退勤時も今日の勤務時間とともに労働を労ってくれています。
このように、想定通りのプッシュ通知を作成することができました!
これで仕事も1日バリバリ頑張れるようになります なるかも。
あとがき
初投稿のきっかけ
Twitter(X)のタイムラインをいつも通り眺めていると、「GWは家族で万博いくぞー」とか「GWは時間使えるからJAWS-UGのLT作るぞー
」的な『圧倒的充実感』が漂う4月末。
では自分はどうかというと、このままではアイドルのライブとミート・アンド・グリート(アイドルとマンツーマンでお話できる会)を楽しんでGWは終わってしまいそうだな、という危機感があり、そうだ、今こそなんでもいいからAWSを触って記事を書くぞ!という気持ちになりました。また、GW明けのことを思うと働いていることを褒めてもらわないとやっていけないぞということで、今回のテーマを選んでみました。
感想と今後の課題
とりあえずGW何か動かなければの精神で簡単な生成AIを用いた褒めシステムを構築してみましたが、
なんとか安価に実現することができました。持つべきは友(関西弁Amazon Q Developer CLIおじさん)だと思いました。
ただし、
- API Gatewayが誰でも叩ける状態になっているところ
- 同日複数回打刻したときに、DynamoDBの記録を上書きしてしまう使用になっているところ(実際の勤怠は初めの出勤と最後の退勤をとるようになっており、ずれがある)
- 複数人で使ったときの個人データ保護
- 複数人で使ったときの管理画面
などは今後の課題だと考えています。
ともあれ、初投稿なりに各サービスを気をつかいながらシステム構築することができ、
記事を書き上げることができたことは、初めの一歩としては上出来かなと思いました。
まだまだ分かりにくいところ、フォーカスすべき部分がずれているところなどあるかと思いますが、これからブラッシュアップしていきたいと思います。
また、JAWSなどでLTもしてみたい、という目標ができました。GWで懲りずにアウトプット継続するぞ!
(余談)当初の構想と落とし穴
当初想定していた構成
ちなみに作業を始めるにあたって当初想定していたのは以下のような構成です。メール送信はショートカットから実行できることが分かっているため、「打刻メール」⇒「AWSへの打刻記録メール」を順序実行すればよいのではないか?という発想です。そのため、メールの受け口はAmazon Simple Email Service(SES)で実装、プッシュ配信元のサービスはプッシュ通知=Amazon Simple Notification Service(SNS)という何となく得た試験の知識から考えました。
素人が故のミスを多数しています。
落とし穴その1:SESとドメイン費用
SESはAWSのクラウドベースでメールを送受信するためのサービスですが、SESを使用するには Route53や、お名前.comなどで、ドメインを取得しておく必要があります。ただし、有料でドメインを維持するのは今回の要件ではややオーバーだと思い、無料のドメイン取得を探しました。
海外のサービスですが、freenomというDNSサービスを発見しました。期間はありますが、無料でドメインが取得できるのでこちらでも試すことができます。

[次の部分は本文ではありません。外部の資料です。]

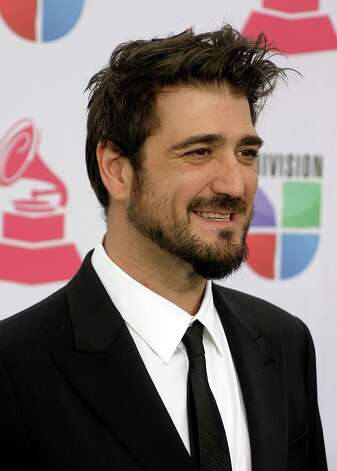 Spanish singer-songwriter Antonio Orozco arrives for the 13th Annual Latin Grammy Awards on November 15, 2012 in Las Vegas, Nevada.    AFP PHOTO/John GURZINSKIJOHN GURZINSKI/AFP/Getty Images Photo: JOHN GURZINSKI, Getty Images / AFP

なるほど、と思いながら少し情報を追っているとFreenomはサービス終了してしまっていることがわかりました・・・
TLD(Top Level Domain)にもよりますが、例えば".com"で作成した場合およそ14ドル/年、".jp"であれば90ドル/年ということで、少なからずイニシャルコストが発生するため、SESの選択を断念することにしました。
落とし穴その2:プッシュ通知の実装方法
そもそもSESからiPhoneへのプッシュ通知の実装を知らず、調べたところプッシュ通知をiOSに対して配信するには
- Apple Push Notificationサービス(APNs)を使用する
- Apple Developer Programに有料で加入
- (アプリから開発するなら)Macの環境と開発スキル
上記が必要ということを学びました。今回やりたいことに対してハードルが非常に高いと感じ、SNSからのプッシュ通知というのも少し見直しが必要になりました。
多少最初の想定通りではないこともありましたが、こういったミスの連続で強くなっていく、と信じています。
最後までお読みいただきありがとうございました。